Sourdough bread is different from other breads in that it uses bacterial cultures as a leavening agent (rising agent) instead of yeast or baking powder. The bacterial cultures are called a Sourdough starter. Starters can be bought and cultured, or you can create your own starter using water and flour just like the old pioneers. Nourished Kitchen has good information about creating your own starter and making sourdough bread. The less adventurous can buy starters. Naturally, lactic acid bacteria and yeasts in sourdough bread cannot withstand the temperatures in the oven. However, heat-killed beneficial bacterial also are known to have a positive influence on the body.
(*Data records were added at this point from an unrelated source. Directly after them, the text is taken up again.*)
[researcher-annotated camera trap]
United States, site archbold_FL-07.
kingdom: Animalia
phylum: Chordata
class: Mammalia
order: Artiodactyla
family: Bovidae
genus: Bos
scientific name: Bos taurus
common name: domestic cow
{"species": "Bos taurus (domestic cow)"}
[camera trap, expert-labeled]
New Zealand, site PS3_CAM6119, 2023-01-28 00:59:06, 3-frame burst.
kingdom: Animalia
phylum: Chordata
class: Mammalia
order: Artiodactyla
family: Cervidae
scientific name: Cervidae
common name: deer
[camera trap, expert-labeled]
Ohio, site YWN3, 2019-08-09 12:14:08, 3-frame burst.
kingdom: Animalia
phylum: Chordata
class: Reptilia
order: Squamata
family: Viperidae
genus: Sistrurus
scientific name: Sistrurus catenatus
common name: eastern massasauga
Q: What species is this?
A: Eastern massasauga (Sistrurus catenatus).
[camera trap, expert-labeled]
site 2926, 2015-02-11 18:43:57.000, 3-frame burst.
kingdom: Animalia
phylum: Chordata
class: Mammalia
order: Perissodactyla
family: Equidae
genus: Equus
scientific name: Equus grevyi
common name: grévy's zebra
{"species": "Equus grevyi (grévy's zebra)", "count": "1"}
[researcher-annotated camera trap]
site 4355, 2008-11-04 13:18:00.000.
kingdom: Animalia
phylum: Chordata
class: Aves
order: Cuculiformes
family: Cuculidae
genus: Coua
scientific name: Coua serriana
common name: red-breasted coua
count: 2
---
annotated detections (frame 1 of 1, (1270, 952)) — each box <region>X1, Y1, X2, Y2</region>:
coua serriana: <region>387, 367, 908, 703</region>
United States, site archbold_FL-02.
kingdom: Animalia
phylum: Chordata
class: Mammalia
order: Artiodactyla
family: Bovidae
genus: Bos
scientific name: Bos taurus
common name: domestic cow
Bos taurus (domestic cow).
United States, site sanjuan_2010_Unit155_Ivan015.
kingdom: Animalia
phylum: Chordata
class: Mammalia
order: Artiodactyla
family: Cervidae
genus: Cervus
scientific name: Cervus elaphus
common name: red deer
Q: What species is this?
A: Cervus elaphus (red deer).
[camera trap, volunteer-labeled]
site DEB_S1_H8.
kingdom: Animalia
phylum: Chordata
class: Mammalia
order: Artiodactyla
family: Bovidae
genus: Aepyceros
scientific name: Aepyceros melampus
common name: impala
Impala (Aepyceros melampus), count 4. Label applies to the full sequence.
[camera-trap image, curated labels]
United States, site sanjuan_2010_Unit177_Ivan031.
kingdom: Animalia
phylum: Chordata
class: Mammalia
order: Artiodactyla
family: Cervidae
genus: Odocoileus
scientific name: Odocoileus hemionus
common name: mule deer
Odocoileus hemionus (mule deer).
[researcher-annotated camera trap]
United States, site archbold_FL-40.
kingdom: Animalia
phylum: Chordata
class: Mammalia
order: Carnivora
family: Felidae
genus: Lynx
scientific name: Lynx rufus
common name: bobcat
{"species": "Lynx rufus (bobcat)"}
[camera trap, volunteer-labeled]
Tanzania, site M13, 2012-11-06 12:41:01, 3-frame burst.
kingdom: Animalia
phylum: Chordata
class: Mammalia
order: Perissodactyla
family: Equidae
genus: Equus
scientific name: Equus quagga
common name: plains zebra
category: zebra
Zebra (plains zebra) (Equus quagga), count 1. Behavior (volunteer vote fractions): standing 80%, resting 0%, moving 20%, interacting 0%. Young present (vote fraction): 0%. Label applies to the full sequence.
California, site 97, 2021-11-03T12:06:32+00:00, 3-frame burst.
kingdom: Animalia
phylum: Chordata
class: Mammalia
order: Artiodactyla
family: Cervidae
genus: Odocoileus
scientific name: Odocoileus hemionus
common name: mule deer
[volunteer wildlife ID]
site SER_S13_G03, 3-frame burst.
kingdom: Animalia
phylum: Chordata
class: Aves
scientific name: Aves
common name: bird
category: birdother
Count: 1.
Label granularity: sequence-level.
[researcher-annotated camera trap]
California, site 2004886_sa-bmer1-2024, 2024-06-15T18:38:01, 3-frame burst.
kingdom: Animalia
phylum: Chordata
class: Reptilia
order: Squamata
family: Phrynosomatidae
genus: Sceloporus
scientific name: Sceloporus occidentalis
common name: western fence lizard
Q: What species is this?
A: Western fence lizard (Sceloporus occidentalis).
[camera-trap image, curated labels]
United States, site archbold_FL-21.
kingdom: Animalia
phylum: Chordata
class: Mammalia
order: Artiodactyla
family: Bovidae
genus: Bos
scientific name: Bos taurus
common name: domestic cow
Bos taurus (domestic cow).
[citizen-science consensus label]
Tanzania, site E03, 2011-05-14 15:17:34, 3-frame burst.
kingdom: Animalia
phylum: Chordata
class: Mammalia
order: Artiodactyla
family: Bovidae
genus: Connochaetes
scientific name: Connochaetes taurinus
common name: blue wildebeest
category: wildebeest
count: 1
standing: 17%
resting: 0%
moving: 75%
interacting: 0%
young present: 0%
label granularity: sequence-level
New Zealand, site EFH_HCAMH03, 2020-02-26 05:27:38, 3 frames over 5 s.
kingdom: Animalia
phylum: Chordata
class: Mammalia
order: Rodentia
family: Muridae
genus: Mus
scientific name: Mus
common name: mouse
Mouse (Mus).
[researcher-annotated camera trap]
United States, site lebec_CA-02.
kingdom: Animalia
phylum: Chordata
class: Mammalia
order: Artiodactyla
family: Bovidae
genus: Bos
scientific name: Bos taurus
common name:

Good old German sauerkraut is an excellent source of live probiotics before it’s cooked. The preparation of sauerkraut is very simple, chopped cabbage, water and salt are placed in a crock and allowed to sit at room temperature for many days. A good simple recipe is found here from the Nourished Kitchen. It is known that during sauerkraut productions, at first anaerobic bacteria are grown, which contribute to the initial acid environment. At the moment, that it’s too acid for these bacteria, lactic acid producing bacteria (which prefer acid environments) take over.
Many other fermented vegetables offer the same probiotic benefits as sauerkraut. They include good old pickles, Korean kimchi, Japanese tsukemono, Chinese suan cai, Filipino atchara and Salvadoran curtido.
Miso is a Japanese staple that is used to season soups and is widely consumed in Japan. It looks like a brown paste and it is formed through the fermentation of grains and beans (usually soybeans) with salt and a fungus and it is allowed to age from several weeks to many years. Miso is probably easier to buy than to make. It is usually added to hot dishes before serving to preserve the bacterial content. I’ve personally only used it a few times as I’m not so fond of the flavor.
Tempeh is a product of Indonesia and it is produced by the fermentation of soybeans. Instead of forming a brown paste like miso, tempeh ends up looking like a dense veggie burger. Again, this is likely something that is easier to buy than to make on your own. I have never used tempeh, but while researching it, I realized that many assume that textured vegetable protein (TVP) is the same as tempeh. It’s not. TVP has not undergone any fermentation prior to production and is a by-product of the the soy oil industry. TVP, while being an excellent vegetable protein source, is not a source of beneficial bacteria.
Disclaimer: This article is not intended to provide medical advice, diagnosis or treatment.